Born on Dec. 28, 1955 in China's Jilin Province, Liu graduated with a bachelor's degree in literature from Jilin University in 1982 and a PhD degree in literature from Beijing Normal University in 1988.

In 1989, Liu, then a visiting scholar at Columbia University, returned to Beijing to participate in the 1989 democracy movement in China and started a hunger strike at Tiananmen Square with other activists.

He convinced some of the student protesters to leave the square before the tanks rolled in, saving many lives.

Since 1989, Liu's pro-democracy activism has landed him in jail four times. In 2008, he helped co-author Charter 08 and was arrested for the fourth time the following year.

Charter 08 called for separation of powers, legislative democracy, an independent judiciary, a guarantee of human rights, freedom of association, assembly, expression and religion, and other democratic reforms.

"I have no enemies and no hatred," Liu famously wrote in an essay before his trial in 2009.

"None of the police who monitored, arrested, and interrogated me, none of the prosecutors who indicted me, and none of the judges who judged me are my enemies," he wrote.
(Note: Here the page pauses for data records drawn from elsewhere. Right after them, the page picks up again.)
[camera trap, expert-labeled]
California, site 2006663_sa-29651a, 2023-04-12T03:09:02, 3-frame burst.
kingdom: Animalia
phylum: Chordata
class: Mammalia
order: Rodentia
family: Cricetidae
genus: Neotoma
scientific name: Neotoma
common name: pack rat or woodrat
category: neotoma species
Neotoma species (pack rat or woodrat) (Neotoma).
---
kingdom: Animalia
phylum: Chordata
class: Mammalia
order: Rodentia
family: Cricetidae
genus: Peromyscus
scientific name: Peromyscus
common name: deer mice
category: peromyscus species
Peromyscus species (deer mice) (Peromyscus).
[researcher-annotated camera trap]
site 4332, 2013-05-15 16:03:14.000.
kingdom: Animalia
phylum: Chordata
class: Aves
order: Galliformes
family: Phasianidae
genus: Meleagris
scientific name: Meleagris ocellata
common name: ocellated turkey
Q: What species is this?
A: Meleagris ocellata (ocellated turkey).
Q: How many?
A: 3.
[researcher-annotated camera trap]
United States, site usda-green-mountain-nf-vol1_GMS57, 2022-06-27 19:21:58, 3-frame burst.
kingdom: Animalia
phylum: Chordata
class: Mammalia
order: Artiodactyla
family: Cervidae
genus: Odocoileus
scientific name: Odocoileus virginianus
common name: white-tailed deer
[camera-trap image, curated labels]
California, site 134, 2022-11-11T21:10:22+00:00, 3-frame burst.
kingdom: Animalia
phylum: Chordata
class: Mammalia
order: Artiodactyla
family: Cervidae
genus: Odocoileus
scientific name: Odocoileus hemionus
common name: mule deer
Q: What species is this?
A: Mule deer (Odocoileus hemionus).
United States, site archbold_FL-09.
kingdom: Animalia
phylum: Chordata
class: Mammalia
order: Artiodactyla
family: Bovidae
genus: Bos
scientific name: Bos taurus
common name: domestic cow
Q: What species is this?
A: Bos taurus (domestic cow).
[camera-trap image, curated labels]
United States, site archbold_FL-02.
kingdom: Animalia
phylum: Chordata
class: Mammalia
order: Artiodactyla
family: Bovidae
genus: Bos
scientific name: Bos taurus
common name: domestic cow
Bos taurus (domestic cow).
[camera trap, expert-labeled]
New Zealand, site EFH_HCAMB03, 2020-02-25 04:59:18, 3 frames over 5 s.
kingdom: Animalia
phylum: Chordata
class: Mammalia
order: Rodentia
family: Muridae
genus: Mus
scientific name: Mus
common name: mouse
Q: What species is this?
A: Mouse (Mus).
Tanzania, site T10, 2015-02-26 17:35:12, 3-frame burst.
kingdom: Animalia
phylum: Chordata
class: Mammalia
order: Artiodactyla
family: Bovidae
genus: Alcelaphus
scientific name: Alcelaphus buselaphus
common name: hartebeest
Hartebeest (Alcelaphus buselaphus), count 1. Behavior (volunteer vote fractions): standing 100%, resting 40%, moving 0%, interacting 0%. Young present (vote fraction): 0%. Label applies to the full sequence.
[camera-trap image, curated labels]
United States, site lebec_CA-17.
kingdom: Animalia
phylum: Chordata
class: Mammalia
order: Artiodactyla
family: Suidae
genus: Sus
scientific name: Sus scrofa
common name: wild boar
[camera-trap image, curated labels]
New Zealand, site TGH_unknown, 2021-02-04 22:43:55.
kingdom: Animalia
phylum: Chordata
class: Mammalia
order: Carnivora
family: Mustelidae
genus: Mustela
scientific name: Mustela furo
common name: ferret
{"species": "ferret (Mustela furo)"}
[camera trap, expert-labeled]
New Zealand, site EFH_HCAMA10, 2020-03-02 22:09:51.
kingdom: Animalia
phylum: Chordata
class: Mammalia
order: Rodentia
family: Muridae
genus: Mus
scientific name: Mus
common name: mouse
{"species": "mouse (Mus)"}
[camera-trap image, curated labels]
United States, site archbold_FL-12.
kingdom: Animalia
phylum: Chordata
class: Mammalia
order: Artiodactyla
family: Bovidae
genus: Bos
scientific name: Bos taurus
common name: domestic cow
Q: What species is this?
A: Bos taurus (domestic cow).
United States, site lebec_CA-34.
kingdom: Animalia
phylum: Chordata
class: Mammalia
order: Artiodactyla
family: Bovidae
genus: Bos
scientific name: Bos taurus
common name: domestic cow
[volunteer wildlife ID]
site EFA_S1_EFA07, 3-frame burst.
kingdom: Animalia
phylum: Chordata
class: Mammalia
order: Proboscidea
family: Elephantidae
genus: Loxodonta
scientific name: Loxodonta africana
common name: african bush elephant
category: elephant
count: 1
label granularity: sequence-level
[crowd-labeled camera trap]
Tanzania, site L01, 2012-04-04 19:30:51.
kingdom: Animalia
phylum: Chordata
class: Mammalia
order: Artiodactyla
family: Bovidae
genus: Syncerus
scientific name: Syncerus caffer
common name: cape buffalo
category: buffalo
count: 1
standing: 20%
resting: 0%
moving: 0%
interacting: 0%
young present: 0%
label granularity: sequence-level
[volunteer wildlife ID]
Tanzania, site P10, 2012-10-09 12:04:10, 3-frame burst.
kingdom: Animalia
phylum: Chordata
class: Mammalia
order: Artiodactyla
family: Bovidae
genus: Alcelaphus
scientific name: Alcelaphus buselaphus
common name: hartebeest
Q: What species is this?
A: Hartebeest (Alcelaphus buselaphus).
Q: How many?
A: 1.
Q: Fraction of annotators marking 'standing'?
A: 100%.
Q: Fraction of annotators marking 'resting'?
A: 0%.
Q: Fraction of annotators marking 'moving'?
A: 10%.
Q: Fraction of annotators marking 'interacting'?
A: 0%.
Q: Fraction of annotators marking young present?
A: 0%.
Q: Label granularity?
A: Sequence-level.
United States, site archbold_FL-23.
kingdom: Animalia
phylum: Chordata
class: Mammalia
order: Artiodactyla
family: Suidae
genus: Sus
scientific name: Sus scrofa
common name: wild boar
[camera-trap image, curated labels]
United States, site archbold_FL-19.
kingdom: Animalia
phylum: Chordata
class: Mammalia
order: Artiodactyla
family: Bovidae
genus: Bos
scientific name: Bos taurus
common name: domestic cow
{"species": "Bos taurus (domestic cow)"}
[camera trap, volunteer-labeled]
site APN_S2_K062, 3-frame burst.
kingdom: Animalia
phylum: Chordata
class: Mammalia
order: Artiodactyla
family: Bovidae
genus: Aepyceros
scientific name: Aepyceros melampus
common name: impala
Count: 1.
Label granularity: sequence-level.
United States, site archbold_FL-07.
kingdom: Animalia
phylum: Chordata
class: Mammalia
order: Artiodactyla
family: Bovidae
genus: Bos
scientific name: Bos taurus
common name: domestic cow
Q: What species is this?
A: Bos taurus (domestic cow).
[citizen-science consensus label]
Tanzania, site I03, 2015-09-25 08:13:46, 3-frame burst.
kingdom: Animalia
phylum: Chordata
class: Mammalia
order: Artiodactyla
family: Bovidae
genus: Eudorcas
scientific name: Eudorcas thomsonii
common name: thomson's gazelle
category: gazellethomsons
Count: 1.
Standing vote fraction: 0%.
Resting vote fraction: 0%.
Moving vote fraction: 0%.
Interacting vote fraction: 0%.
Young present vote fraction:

"Hatred can rot away at a person's intelligence and conscience. Enemy mentality will poison the spirit of a nation, incite cruel mortal struggles, destroy a society's tolerance and humanity, and hinder a nation's progress toward freedom and democracy," he wrote.

"That is why I hope to be able to transcend my personal experiences as I look upon our nation's development and social change, to counter the regime's hostility with utmost goodwill, and to dispel hatred with love."

In 2010, Liu was awarded the Nobel Peace Prize "for his long and non-violent struggle for fundamental human rights in China."

He was represented by an empty chair at the Nobel ceremony in Oslo that year because he was imprisoned and could not attend the ceremony.